• Exercise prompt
Reproduce the items word for word, starting at the line that contains "Of the provided options" and continuing through the last line of the items. Leave out the pictures.

+++ Records shown

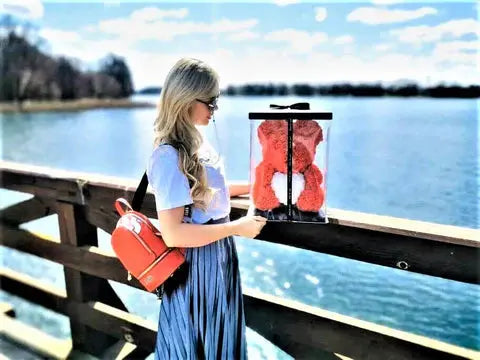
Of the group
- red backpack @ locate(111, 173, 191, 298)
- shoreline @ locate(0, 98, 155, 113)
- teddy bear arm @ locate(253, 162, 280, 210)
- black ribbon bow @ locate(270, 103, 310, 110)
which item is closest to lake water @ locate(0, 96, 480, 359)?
black ribbon bow @ locate(270, 103, 310, 110)

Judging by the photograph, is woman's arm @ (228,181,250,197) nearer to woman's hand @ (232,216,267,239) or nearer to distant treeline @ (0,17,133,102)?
woman's hand @ (232,216,267,239)

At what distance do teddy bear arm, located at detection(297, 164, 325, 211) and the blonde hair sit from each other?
0.30 metres

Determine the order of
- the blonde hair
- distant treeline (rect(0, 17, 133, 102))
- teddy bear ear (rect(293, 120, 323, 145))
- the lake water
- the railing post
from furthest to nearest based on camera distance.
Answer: distant treeline (rect(0, 17, 133, 102)) → the lake water → the railing post → teddy bear ear (rect(293, 120, 323, 145)) → the blonde hair

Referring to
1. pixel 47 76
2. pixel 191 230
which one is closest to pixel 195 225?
pixel 191 230

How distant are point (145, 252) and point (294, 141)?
22.3 inches

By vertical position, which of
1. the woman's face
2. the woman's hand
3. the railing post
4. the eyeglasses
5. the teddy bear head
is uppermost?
the eyeglasses

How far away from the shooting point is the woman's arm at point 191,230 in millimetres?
1536

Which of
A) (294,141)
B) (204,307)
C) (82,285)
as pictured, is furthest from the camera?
(82,285)

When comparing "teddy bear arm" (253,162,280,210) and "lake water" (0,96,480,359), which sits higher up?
"teddy bear arm" (253,162,280,210)

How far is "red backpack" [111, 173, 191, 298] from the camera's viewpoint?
163 centimetres

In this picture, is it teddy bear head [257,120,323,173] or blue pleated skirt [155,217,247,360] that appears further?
blue pleated skirt [155,217,247,360]

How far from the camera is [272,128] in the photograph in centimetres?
162

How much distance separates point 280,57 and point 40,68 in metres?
26.9

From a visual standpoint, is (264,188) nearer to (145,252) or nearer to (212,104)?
(212,104)
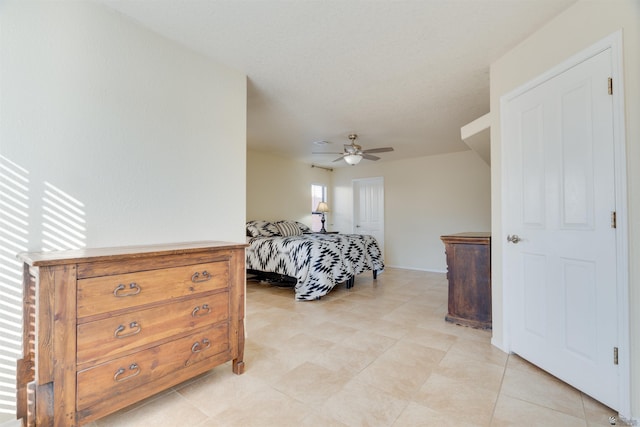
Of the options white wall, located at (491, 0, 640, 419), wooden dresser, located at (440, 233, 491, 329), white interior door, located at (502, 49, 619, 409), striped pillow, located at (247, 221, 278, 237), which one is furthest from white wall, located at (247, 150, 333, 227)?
white interior door, located at (502, 49, 619, 409)

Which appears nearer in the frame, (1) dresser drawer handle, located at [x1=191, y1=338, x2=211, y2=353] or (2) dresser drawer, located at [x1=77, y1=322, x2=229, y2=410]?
(2) dresser drawer, located at [x1=77, y1=322, x2=229, y2=410]

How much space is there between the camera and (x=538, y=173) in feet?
6.41

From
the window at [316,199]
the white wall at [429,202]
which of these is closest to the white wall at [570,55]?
the white wall at [429,202]

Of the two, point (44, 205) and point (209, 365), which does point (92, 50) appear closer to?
point (44, 205)

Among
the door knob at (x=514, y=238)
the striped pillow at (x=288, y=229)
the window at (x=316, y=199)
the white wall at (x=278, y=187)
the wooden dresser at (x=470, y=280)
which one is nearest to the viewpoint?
the door knob at (x=514, y=238)

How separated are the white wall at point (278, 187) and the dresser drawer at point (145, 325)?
146 inches

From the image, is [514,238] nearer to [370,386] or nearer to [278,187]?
[370,386]

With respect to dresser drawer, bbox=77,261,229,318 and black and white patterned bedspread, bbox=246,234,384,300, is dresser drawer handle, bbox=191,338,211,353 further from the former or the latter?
black and white patterned bedspread, bbox=246,234,384,300

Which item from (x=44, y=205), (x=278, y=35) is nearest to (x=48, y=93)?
(x=44, y=205)

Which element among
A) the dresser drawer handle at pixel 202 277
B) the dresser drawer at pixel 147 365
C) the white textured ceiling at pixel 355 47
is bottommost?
the dresser drawer at pixel 147 365

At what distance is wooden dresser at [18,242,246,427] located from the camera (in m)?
1.17

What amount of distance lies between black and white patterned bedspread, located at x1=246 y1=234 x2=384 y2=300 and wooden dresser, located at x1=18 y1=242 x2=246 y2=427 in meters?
1.93

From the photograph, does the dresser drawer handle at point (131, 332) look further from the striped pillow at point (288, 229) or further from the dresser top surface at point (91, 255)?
the striped pillow at point (288, 229)

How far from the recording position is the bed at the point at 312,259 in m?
3.72
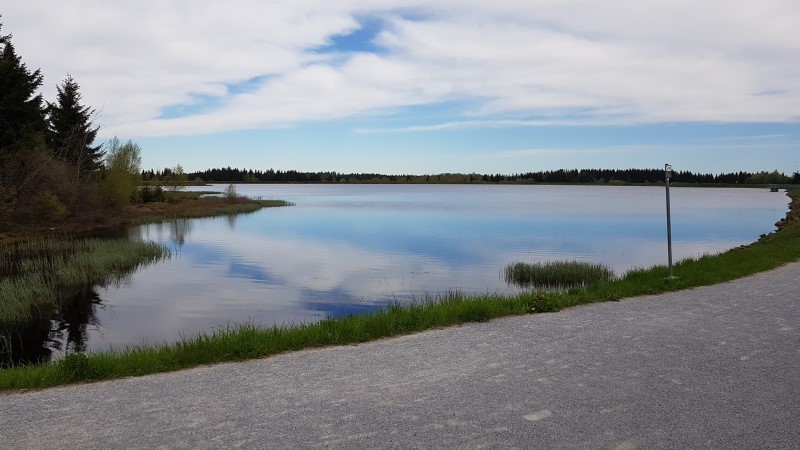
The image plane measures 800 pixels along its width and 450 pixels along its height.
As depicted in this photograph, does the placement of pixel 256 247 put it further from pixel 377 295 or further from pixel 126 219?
pixel 126 219

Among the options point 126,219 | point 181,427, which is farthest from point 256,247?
point 181,427

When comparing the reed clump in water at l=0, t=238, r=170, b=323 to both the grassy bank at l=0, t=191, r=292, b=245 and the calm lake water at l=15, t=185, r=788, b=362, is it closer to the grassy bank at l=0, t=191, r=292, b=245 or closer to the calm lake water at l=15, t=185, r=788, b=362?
the calm lake water at l=15, t=185, r=788, b=362

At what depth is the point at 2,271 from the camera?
2277 centimetres

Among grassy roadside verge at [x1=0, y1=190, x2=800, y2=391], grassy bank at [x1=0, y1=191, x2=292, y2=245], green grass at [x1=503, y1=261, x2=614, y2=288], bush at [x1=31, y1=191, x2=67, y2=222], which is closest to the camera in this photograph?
grassy roadside verge at [x1=0, y1=190, x2=800, y2=391]

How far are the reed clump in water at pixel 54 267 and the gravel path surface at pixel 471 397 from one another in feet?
39.7

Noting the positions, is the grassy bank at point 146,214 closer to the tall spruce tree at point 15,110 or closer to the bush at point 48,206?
the bush at point 48,206

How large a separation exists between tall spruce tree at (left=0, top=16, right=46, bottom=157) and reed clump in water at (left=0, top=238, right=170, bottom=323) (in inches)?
359

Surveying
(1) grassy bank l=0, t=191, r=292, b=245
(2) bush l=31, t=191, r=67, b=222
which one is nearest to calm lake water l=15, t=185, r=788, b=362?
(1) grassy bank l=0, t=191, r=292, b=245

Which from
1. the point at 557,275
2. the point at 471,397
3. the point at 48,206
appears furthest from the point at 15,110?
the point at 471,397

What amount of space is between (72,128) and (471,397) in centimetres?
5283

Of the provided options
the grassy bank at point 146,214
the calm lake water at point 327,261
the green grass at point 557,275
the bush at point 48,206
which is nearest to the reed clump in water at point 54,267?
the calm lake water at point 327,261

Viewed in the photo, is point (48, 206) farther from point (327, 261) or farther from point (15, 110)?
point (327, 261)

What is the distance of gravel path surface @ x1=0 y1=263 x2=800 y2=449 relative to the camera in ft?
16.0

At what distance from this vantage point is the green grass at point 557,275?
1994cm
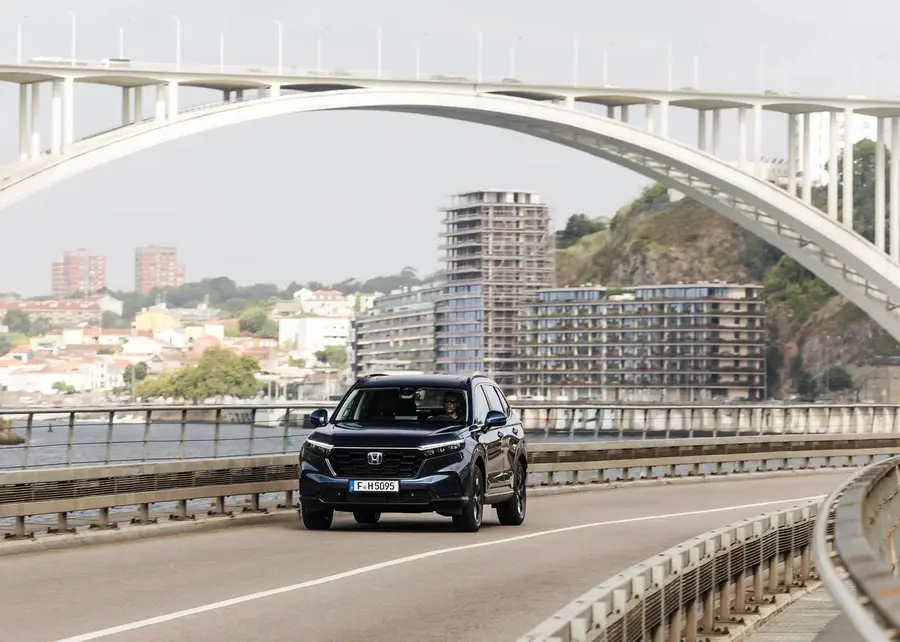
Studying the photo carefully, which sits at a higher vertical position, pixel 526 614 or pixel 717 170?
pixel 717 170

++++++

• Output
Of the provided options
the grassy bank at point 146,214
the calm lake water at point 327,261
the green grass at point 557,275
the bush at point 48,206
which is nearest to the reed clump in water at point 54,267?
the calm lake water at point 327,261

Viewed in the photo, is point (48, 206) farther from point (327, 261) or farther from point (15, 110)?
point (327, 261)

What is the distance of gravel path surface @ x1=0 y1=263 x2=800 y2=449 relative to the camera in ft?
16.0

At what distance from this vantage point is the green grass at point 557,275?
1994cm
Studying the photo carefully, which sits at a higher vertical position, pixel 526 614 or pixel 717 170?
pixel 717 170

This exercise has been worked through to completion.